Instructions to follow – Using the listing below, copy exactly the lines from the one containing "TOMMY HILFIGER Stripe" to the one containing "Oudezijds Voorburgwal Amsterdam", both lines included, and no others.

Exercise data –
══════════
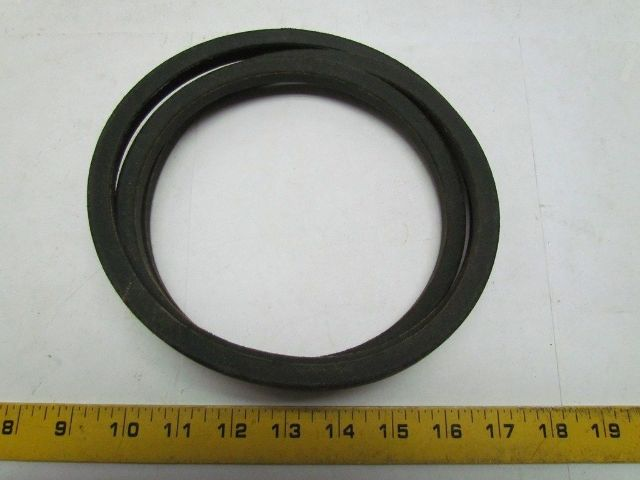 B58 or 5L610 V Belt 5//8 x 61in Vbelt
══════════
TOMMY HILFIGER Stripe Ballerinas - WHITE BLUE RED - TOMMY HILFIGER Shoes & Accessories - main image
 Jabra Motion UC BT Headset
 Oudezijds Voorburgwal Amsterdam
══════════
Response to the exercise –
TOMMY HILFIGER Stripe Ballerinas - WHITE BLUE RED - TOMMY HILFIGER Shoes & Accessories - main image
 Jabra Motion UC BT Headset
 Oudezijds Voorburgwal Amsterdam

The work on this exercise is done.